_WHAT YOU NEED TO DO:_ Would you quote the material below in full and unchanged?
========
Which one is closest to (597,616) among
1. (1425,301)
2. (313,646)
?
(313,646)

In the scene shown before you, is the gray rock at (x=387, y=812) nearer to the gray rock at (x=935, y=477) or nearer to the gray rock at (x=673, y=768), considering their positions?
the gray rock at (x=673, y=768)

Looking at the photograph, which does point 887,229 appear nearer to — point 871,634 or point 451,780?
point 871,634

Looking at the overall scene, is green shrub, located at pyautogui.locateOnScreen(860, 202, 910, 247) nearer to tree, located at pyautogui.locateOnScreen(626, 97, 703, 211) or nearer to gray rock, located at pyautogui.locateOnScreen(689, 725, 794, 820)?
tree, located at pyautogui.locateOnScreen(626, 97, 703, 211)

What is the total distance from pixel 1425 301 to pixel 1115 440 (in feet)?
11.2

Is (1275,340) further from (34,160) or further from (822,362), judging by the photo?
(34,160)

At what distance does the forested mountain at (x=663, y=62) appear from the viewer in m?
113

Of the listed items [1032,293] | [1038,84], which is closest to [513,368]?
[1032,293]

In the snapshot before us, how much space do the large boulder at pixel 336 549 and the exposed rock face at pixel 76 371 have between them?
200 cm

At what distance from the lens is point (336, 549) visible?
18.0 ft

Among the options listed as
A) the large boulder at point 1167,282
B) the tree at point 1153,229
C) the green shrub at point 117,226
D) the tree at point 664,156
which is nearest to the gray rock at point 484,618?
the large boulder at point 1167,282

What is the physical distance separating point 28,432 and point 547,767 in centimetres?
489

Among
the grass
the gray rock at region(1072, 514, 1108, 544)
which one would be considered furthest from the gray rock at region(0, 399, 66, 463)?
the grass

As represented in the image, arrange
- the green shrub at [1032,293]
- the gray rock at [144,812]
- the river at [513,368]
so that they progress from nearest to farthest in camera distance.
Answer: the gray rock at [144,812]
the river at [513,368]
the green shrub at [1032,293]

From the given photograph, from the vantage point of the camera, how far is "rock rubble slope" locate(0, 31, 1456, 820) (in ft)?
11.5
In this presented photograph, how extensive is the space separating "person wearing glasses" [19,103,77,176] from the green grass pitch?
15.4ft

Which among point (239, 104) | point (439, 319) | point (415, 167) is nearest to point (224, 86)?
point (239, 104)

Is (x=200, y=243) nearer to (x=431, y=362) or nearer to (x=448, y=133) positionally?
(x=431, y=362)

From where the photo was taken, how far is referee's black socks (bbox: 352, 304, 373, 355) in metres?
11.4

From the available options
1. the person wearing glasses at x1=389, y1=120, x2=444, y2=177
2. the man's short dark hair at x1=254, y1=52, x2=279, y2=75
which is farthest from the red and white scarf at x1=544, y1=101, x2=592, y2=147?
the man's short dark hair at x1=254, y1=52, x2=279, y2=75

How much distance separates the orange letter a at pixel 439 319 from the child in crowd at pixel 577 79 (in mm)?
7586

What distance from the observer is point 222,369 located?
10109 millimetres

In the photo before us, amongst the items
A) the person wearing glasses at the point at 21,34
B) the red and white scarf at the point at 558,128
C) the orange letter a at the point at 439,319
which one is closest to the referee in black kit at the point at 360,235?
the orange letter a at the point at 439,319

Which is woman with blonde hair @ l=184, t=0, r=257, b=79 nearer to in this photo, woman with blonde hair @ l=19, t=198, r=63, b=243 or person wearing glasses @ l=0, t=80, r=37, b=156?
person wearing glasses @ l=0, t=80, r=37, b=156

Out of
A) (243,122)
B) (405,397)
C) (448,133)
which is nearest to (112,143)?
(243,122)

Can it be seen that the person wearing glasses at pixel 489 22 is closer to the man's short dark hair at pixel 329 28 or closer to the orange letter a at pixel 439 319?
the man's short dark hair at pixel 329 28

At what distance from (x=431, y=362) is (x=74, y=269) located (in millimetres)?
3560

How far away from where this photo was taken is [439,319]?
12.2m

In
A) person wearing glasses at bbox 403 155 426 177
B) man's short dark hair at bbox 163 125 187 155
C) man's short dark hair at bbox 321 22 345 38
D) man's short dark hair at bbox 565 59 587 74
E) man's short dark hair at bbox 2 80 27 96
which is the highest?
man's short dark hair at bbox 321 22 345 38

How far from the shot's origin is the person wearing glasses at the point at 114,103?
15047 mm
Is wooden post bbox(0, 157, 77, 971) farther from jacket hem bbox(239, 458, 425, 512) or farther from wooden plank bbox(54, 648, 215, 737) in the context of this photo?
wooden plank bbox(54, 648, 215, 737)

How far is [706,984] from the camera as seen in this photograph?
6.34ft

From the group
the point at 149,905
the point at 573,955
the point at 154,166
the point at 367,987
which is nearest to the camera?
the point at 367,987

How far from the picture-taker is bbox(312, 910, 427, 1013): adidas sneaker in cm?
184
========
_EXERCISE SOLUTION:_
Which one is closest to (597,616) among
1. (1425,301)
2. (313,646)
?
(313,646)

In the scene shown before you, is the gray rock at (x=387, y=812) nearer to the gray rock at (x=935, y=477) or nearer to the gray rock at (x=673, y=768), considering their positions?
the gray rock at (x=673, y=768)

Looking at the photograph, which does point 887,229 appear nearer to — point 871,634 or point 451,780?
point 871,634

Looking at the overall scene, is green shrub, located at pyautogui.locateOnScreen(860, 202, 910, 247) nearer to tree, located at pyautogui.locateOnScreen(626, 97, 703, 211) or nearer to gray rock, located at pyautogui.locateOnScreen(689, 725, 794, 820)?
tree, located at pyautogui.locateOnScreen(626, 97, 703, 211)

What is the total distance from pixel 1425 301 to pixel 1115 440 (in feet)?
11.2

Is (1275,340) further from (34,160) or further from (822,362), judging by the photo?
(34,160)

At what distance does the forested mountain at (x=663, y=62) appear from the viewer in m?
113

Of the listed items [1032,293] | [1038,84], which is closest to [513,368]?
[1032,293]

In the snapshot before us, how much space do the large boulder at pixel 336 549 and the exposed rock face at pixel 76 371 have between them?
200 cm

At what distance from the lens is point (336, 549) visible?
18.0 ft

Among the options listed as
A) the large boulder at point 1167,282
B) the tree at point 1153,229
C) the green shrub at point 117,226
D) the tree at point 664,156
which is nearest to the gray rock at point 484,618?
the large boulder at point 1167,282

What is the physical distance separating point 28,432 and point 547,767 in centimetres?
489

Among
the grass
the gray rock at region(1072, 514, 1108, 544)
which one would be considered furthest from the gray rock at region(0, 399, 66, 463)?
the grass

As represented in the image, arrange
- the green shrub at [1032,293]
- the gray rock at [144,812]
- the river at [513,368]
so that they progress from nearest to farthest in camera distance.
Answer: the gray rock at [144,812]
the river at [513,368]
the green shrub at [1032,293]

From the given photograph, from the vantage point of the camera, how far is "rock rubble slope" locate(0, 31, 1456, 820) (in ft)?
11.5
In this presented photograph, how extensive is the space separating "person wearing glasses" [19,103,77,176] from the green grass pitch?
15.4ft

Which among point (239, 104) | point (439, 319) | point (415, 167) is nearest to point (224, 86)?
point (239, 104)

Is (x=200, y=243) nearer to (x=431, y=362) or nearer to (x=448, y=133) positionally?
(x=431, y=362)

From where the photo was taken, how far is referee's black socks (bbox: 352, 304, 373, 355) in metres?
11.4

From the available options
1. the person wearing glasses at x1=389, y1=120, x2=444, y2=177
2. the man's short dark hair at x1=254, y1=52, x2=279, y2=75
which is farthest from the red and white scarf at x1=544, y1=101, x2=592, y2=147?
the man's short dark hair at x1=254, y1=52, x2=279, y2=75

How much distance separates the orange letter a at pixel 439 319 from the child in crowd at pixel 577 79 (in mm)?
7586

What distance from the observer is point 222,369 located?
10109 millimetres

In the photo before us, amongst the items
A) the person wearing glasses at the point at 21,34
B) the red and white scarf at the point at 558,128
C) the orange letter a at the point at 439,319
which one is closest to the referee in black kit at the point at 360,235?
the orange letter a at the point at 439,319

Which is woman with blonde hair @ l=184, t=0, r=257, b=79 nearer to in this photo, woman with blonde hair @ l=19, t=198, r=63, b=243 or person wearing glasses @ l=0, t=80, r=37, b=156?
person wearing glasses @ l=0, t=80, r=37, b=156

Out of
A) (243,122)
B) (405,397)
C) (448,133)
which is nearest to (112,143)?
(243,122)

Can it be seen that the person wearing glasses at pixel 489 22 is closer to the man's short dark hair at pixel 329 28 or closer to the orange letter a at pixel 439 319?
the man's short dark hair at pixel 329 28

At what distance from (x=431, y=362) is (x=74, y=269) located (in millimetres)?
3560

How far away from where this photo was taken is [439,319]?
12.2m

In
A) person wearing glasses at bbox 403 155 426 177
B) man's short dark hair at bbox 163 125 187 155
C) man's short dark hair at bbox 321 22 345 38
D) man's short dark hair at bbox 565 59 587 74
E) man's short dark hair at bbox 2 80 27 96
which is the highest?
man's short dark hair at bbox 321 22 345 38

How far from the shot's origin is the person wearing glasses at the point at 114,103?
15047 mm
Is wooden post bbox(0, 157, 77, 971) farther from jacket hem bbox(239, 458, 425, 512) or farther from wooden plank bbox(54, 648, 215, 737) in the context of this photo?
wooden plank bbox(54, 648, 215, 737)

How far is [706,984] from the camera as seen in this photograph?
6.34ft

From the group
the point at 149,905
the point at 573,955
the point at 154,166
the point at 367,987
which is nearest to the camera?
the point at 367,987

How far from the picture-taker is bbox(312, 910, 427, 1013): adidas sneaker in cm?
184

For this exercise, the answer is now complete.